According to the verdict, the plaintiffs won a default judgment in 2003, awarding them $71.5 million in monetary compensation from the government of Iran due to its involvement in a 1997 bombing in Jerusalem. When the Iranian government refused to pay damages to the plaintiffs, the plaintiffs instead attempted to lay claim to the artifacts in question, which include a large array of ancient Persian antiquities in the Harvard Arthur M. Sackler Museum, the Harvard Peabody Museum of Archaeology and Ethnology and at the Boston Museum of Fine Arts.
The plaintiffs originally lost the suit in 2011 when a federal district court judge ruled that the artifacts could not be taken from Harvard as compensation.
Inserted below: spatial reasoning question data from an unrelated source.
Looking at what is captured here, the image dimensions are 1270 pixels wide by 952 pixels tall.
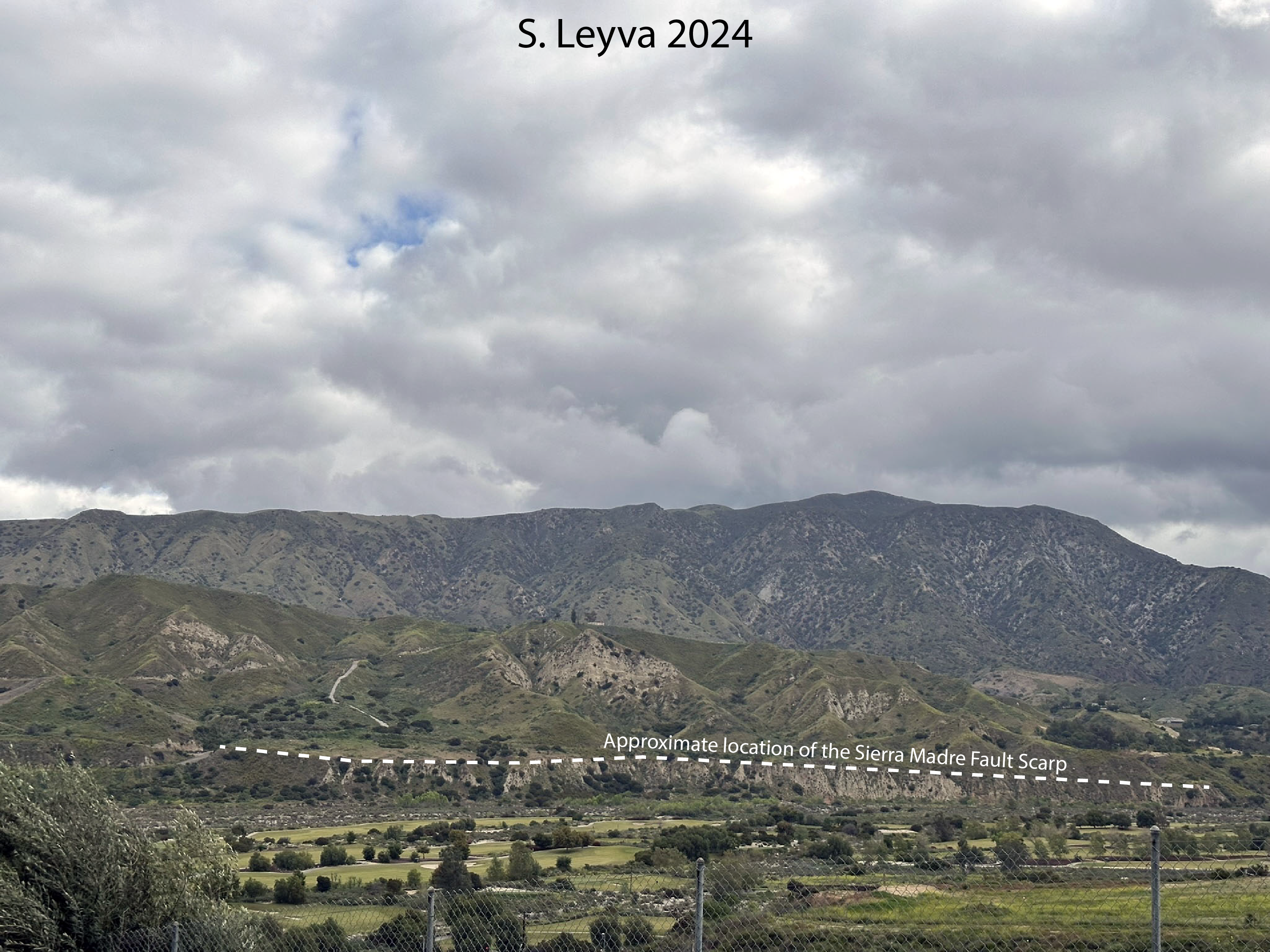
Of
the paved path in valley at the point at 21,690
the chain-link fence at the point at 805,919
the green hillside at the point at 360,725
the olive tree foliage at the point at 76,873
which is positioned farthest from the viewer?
the paved path in valley at the point at 21,690

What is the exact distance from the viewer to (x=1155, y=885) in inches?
458

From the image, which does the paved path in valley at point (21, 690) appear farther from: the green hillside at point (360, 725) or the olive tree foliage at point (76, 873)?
the olive tree foliage at point (76, 873)

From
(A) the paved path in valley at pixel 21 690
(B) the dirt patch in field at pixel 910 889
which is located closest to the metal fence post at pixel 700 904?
(B) the dirt patch in field at pixel 910 889

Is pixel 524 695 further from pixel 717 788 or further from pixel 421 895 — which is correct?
pixel 421 895

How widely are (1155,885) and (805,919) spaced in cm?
1595

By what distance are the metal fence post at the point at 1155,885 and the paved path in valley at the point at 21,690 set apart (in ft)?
570

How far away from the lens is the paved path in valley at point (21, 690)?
15788 centimetres

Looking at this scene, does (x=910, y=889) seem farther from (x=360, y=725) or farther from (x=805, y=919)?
(x=360, y=725)

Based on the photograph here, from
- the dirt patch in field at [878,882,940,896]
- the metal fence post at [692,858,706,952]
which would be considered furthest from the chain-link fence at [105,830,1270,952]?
the dirt patch in field at [878,882,940,896]

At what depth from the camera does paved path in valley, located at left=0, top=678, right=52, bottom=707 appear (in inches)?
6216

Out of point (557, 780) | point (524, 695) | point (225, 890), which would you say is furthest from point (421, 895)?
point (524, 695)

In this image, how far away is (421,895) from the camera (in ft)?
130

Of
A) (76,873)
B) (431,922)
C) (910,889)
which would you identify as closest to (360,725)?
(910,889)

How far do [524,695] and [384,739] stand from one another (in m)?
34.5
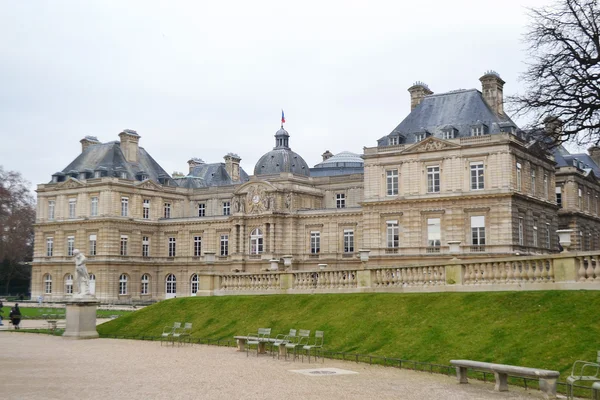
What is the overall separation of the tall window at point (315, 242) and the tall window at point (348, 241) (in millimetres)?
2653

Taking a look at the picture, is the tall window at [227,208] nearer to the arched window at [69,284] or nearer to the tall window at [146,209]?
the tall window at [146,209]


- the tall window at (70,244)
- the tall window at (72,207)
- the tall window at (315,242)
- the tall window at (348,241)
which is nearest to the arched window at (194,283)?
the tall window at (70,244)

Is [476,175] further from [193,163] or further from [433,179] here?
[193,163]

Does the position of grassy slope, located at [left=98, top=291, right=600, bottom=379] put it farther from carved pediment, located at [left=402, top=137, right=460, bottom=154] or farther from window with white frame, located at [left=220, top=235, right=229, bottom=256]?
window with white frame, located at [left=220, top=235, right=229, bottom=256]

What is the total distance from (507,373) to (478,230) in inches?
1286

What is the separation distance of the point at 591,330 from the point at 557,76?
483 inches

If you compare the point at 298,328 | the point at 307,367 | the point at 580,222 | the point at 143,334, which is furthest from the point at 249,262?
the point at 307,367

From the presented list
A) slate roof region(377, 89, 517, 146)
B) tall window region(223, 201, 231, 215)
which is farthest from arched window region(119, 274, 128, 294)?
slate roof region(377, 89, 517, 146)

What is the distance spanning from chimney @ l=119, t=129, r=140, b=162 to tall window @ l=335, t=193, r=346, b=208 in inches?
852

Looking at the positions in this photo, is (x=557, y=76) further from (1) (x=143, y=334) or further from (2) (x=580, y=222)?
(2) (x=580, y=222)

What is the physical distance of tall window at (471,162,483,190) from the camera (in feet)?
157

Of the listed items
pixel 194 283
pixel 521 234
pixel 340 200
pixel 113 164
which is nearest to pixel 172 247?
pixel 194 283

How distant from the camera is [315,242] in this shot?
62.5 meters

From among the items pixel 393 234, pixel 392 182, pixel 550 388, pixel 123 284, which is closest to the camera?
pixel 550 388
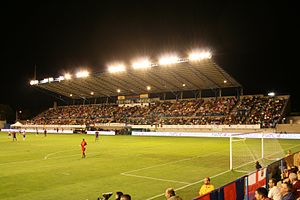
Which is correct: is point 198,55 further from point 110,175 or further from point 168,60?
point 110,175

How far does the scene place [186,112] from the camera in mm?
63969

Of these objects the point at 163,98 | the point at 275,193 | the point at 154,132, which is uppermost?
the point at 163,98

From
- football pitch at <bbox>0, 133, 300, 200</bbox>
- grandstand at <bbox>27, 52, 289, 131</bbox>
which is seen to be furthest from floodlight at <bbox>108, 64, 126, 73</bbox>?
football pitch at <bbox>0, 133, 300, 200</bbox>

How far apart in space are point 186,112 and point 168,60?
1735 cm

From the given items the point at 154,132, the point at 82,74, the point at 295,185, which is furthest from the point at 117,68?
the point at 295,185

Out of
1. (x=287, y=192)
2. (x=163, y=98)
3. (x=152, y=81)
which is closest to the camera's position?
(x=287, y=192)

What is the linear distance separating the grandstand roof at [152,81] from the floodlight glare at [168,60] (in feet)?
3.86

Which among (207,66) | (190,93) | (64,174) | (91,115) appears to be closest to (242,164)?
(64,174)

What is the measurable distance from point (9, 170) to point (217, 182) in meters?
12.6

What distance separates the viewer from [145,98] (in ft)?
241

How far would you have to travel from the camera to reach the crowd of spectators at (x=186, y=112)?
54.5 m

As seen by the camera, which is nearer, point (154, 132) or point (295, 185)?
point (295, 185)

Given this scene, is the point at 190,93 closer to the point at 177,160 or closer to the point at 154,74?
the point at 154,74

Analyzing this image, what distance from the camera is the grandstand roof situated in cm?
5296
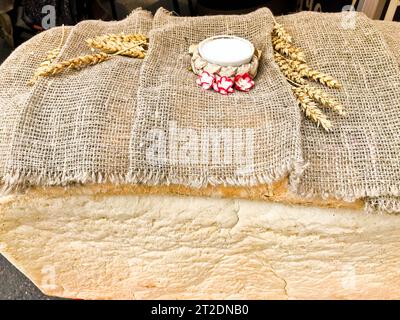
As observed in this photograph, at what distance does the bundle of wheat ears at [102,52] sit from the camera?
1.06 metres

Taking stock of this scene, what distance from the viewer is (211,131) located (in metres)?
0.94

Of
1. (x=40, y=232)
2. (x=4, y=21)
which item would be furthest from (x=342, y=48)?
(x=4, y=21)

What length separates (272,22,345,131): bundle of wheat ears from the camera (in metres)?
0.96

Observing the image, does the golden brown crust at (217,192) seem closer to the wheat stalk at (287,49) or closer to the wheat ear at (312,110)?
the wheat ear at (312,110)

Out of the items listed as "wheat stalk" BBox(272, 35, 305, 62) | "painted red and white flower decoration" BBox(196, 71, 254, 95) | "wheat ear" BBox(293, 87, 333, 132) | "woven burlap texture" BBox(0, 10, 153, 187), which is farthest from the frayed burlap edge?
"wheat stalk" BBox(272, 35, 305, 62)

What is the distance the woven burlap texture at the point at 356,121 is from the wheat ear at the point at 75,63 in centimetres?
58

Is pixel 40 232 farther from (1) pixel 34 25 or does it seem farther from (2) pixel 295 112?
(1) pixel 34 25

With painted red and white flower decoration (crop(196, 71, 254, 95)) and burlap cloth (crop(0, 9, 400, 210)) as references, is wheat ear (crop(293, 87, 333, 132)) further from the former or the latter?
painted red and white flower decoration (crop(196, 71, 254, 95))

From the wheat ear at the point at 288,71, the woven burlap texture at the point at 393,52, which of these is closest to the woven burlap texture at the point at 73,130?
the wheat ear at the point at 288,71

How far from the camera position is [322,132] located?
3.13 ft
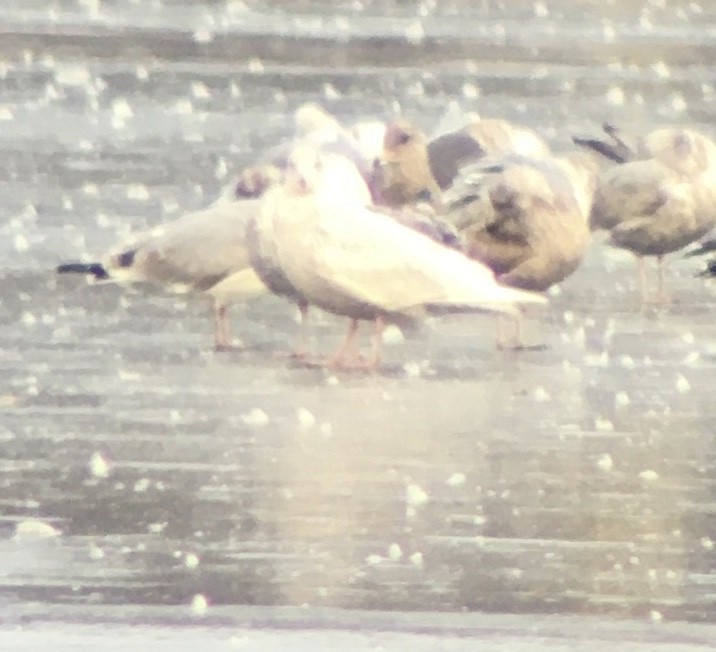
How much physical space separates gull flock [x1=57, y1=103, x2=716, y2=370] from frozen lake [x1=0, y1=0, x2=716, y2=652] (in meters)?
0.16

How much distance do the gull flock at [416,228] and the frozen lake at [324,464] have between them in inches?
6.3

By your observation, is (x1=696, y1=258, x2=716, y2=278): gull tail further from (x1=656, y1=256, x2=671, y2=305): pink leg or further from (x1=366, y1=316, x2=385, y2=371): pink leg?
(x1=366, y1=316, x2=385, y2=371): pink leg

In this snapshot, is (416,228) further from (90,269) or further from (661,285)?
(661,285)

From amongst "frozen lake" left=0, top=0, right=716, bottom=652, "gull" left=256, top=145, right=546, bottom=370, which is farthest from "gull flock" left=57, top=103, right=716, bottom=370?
"frozen lake" left=0, top=0, right=716, bottom=652

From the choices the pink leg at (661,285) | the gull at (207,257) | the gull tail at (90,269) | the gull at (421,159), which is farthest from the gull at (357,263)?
the gull at (421,159)

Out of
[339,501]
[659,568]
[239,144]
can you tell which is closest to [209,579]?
[339,501]

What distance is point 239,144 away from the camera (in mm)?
9727

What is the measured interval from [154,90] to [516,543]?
7.77m

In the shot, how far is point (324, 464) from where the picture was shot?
482 cm

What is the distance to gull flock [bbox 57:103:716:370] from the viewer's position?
5.81m

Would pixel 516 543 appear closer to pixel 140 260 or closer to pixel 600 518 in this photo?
pixel 600 518

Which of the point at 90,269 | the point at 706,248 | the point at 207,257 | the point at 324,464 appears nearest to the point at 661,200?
the point at 706,248

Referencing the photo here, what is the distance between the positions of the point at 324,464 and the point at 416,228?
4.34 ft

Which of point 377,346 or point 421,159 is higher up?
point 421,159
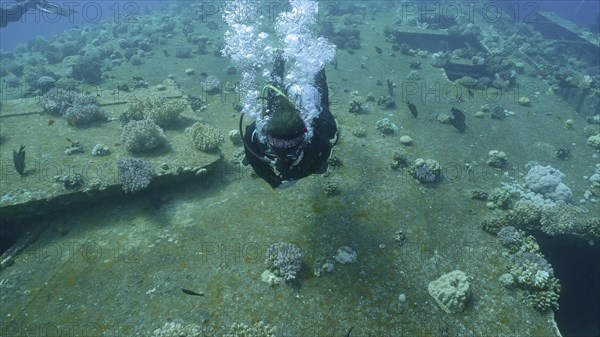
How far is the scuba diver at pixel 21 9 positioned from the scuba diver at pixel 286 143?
867 inches

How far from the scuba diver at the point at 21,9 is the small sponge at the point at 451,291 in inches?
1002

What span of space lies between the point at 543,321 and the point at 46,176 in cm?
1194

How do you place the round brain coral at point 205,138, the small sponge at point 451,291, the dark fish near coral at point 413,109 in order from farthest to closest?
1. the dark fish near coral at point 413,109
2. the round brain coral at point 205,138
3. the small sponge at point 451,291

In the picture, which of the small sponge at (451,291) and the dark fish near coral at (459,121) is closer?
the small sponge at (451,291)

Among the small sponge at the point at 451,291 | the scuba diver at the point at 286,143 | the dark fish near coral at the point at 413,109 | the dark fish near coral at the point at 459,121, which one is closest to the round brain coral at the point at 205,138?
the scuba diver at the point at 286,143

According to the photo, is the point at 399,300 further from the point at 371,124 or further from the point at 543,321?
the point at 371,124

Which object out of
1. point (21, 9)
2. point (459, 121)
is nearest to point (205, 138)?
point (459, 121)

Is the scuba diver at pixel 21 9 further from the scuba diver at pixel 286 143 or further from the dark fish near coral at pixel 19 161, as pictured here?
the scuba diver at pixel 286 143

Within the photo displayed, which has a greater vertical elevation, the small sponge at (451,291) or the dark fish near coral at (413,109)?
the dark fish near coral at (413,109)

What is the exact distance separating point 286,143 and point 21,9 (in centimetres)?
2425

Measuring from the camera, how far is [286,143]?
4645 mm

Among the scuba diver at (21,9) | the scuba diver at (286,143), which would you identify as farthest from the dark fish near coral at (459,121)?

The Crimson contacted lawyers representing Harvard and Peabody Museum administrators with knowledge of the suit, all of whom either declined to or were unavailable to comment on the story.
According to the verdict, the plaintiffs have sought the artifacts on the basis that they could be considered property of Iran due to their origins, enabling them to use the assets to satisfy their claims against the Iranian government.
In the 2011 verdict, Federal Judge George A. O’Toole Jr. wrote that “the plaintiffs simply are unable to establish that any item in the possession of the Museums, whether from Persepolis or elsewhere, is rightly considered to be the property of Iran.”
The decision published last week confirmed this ruling. “While we are mindful of the incident that gave rise to the judgment,” the panel of three federal appeals court judges wrote, “the general rule is that foreign sovereign property in the United States is immune from attachment and execution.”
The disputes over ownership largely centered on interpretation of a 1930 Iranian law regarding the excavation of antiquities within the country’s borders. According to an article in the Chronicle of Higher Education, Harvard asserted that the law did not automatically give the Iranian government ownership over excavated items, that the law was unenforceable outside of Iran, and that many of the artifacts were excavated before 1930.
Last week’s ruling denying the plaintiffs ownership of the artifacts upheld a 2011 ruling by a lower court that enabled the University of Chicago to retain possession of its share of the artifacts in question.
According to the Chronicle, had the rulings gone the other way, a precedent may have been set in American foreign policy allowing outside entities to seize foreign exhibitions on loan to American museums. This could have made foreign countries more reluctant to share exhibitions abroad.